Q. Can I use PyMC3 in a truly online fashion? I.e. use the posterior as prior when processing the next batch of data.
A. This alludes to turning the Basian frame. One of the touted benefits of Bayesian inference is to run the Bayesian analysis and posterior as the prior. The question comes up when you get the next set of data? It is nice to be able to take the posteriors from your previous set of data as priors for your next one. You can see how this could work in an online environment streaming data. This concept is easier said than done in many respects because you have to take the posterior data sets and turn them back into a prior form. What we do have in PyMC3 now is an empirical distribution which essentially allows you to construct a distribution, not from this parametric form, but essentially as a histogram. I don't know of a good example in production where this happens, but in theory, you could iteratively update your model but sometimes it just has to be manual.

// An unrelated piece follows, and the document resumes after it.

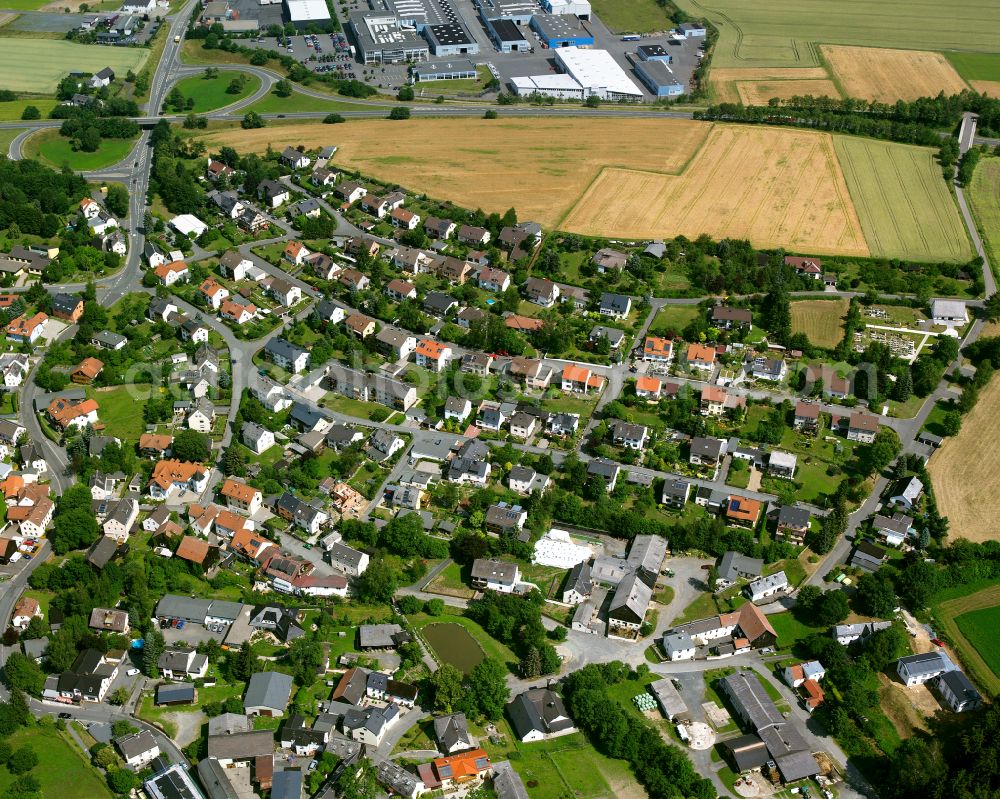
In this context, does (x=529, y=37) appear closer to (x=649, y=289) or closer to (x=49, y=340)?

Q. I just started reading "probabilistic programming and bayesian methods for hackers". Could you suggest other resources for people just starting out.

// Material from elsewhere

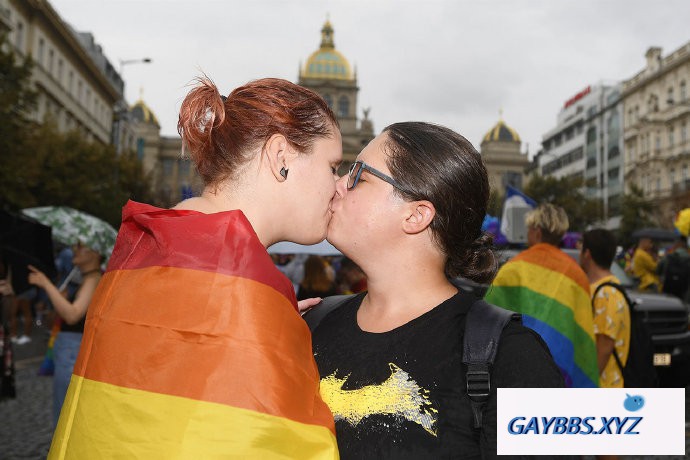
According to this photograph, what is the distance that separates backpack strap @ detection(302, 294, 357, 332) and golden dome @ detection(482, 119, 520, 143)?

A. I’m implying by the question that they are just starting out with Basian to PyMC3 specifically. If you are talking about PyMC then there is a book by one of our older developers called [Bayesian analysis for Python](https://www.amazon.com/Bayesian-Analysis-Python-Introduction-probabilistic/dp/1789341655/ref=pd_lpo_sbs_14_t_0?_encoding=UTF8&psc=1&refRID=JJXMYXB29M9Q8PJ8RTM2 and I would highly recommend that as well. In general, just starting out with Basian, I would suggest [Bayesian Data] Analysis(https://www.ebay.com/p/Chapman-and-Hall-CRC-Texts-in-Statistical-Science-Bayesian-Data-Analysis-106-by-Andrew-Gelman-2003/102883921?iid=232601693788) by Gelman as I would consider it to be the Bible of Basian.
Q. How do you add additional dimensions to a model? In this case you might want to add IQ by gender.

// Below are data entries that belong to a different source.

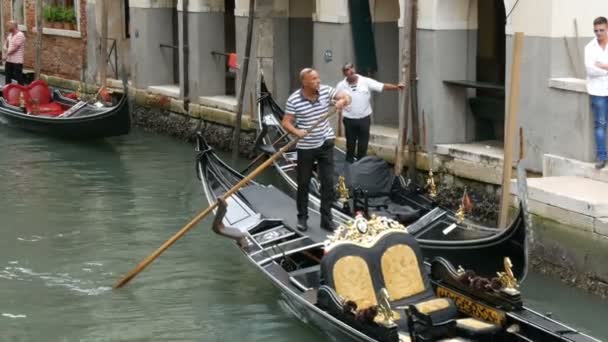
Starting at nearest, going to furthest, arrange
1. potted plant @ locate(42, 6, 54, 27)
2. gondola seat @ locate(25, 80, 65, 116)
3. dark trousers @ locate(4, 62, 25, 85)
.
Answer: gondola seat @ locate(25, 80, 65, 116)
dark trousers @ locate(4, 62, 25, 85)
potted plant @ locate(42, 6, 54, 27)

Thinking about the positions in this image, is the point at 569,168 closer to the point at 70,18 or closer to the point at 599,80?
the point at 599,80

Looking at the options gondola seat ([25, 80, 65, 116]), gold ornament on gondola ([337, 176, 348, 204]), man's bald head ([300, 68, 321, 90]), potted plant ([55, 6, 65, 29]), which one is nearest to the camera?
man's bald head ([300, 68, 321, 90])

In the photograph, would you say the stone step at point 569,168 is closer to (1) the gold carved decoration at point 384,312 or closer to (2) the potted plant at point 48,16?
(1) the gold carved decoration at point 384,312

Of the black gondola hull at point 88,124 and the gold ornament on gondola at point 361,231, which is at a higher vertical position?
the gold ornament on gondola at point 361,231

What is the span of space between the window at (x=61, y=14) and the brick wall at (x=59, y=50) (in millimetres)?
120

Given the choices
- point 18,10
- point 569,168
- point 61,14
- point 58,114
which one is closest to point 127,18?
point 61,14

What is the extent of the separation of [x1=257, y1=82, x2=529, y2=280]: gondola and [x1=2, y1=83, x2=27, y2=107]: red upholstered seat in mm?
4149

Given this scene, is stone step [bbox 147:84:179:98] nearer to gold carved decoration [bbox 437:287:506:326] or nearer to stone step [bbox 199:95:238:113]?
stone step [bbox 199:95:238:113]

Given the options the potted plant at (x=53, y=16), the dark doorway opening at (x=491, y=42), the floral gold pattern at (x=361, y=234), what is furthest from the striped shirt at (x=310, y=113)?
the potted plant at (x=53, y=16)

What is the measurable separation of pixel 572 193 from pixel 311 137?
46.8 inches

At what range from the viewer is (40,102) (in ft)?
33.7

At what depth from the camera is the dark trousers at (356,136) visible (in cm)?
659

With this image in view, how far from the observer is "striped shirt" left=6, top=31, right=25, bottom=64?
11122 millimetres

A. That model can be generalized by making those means into a hierarchical model. What that means is that you have parameters that have their own sets of parameters. So rather than just having means in stadard deveations, the means can be a model themselves. You can model that mean as a function of, in this case, group, placebo, or drug but then you can add other covariants to your model. You can make your list of covariants as long as you want. Even those parameters can then have hyper parameters as well. The nice thing is that these models can be as simple or complex as your data allows.
Q. Since you are strongly considering Tensorflow where do you see PyMC4 fitting in with regards to Tensorflow Probability? Is the goal to have healthy competition within the Tensorflow ecosystem? Are there any particular advantages to PyMC over TFP? (I'm assuming it's much more mature)
A. So the plan is to build on top of it. TFP is really a library built on TensorFlow that gives you probability distributions, which did not exist. There are also a bunch of fitting methods such as MCMC, and variational inference. We will build on top of this where possible. We also plan to automate the usage. TFP may not be able to do everything that PyMC wants to do so there will perhaps be extensions in PyMC3 that are not in TFP, but we plan to extend it as much as possible.
Q. What are your opinions about Uber's Pyro?
A. I don’t have a lot of direct experience with it, but I think it looks impressive. It is definitely part of the ecosystem. Pyro is a probabilistic programming language developed by Uber, and it has some really smart people working on it. I think it is great to not just have one but to provide a multitude of options because there are always things that one does better than the other. Some of these approaches/packages use different strategies, some work in what is called a graph mode, whereas others are more iterative and interactive.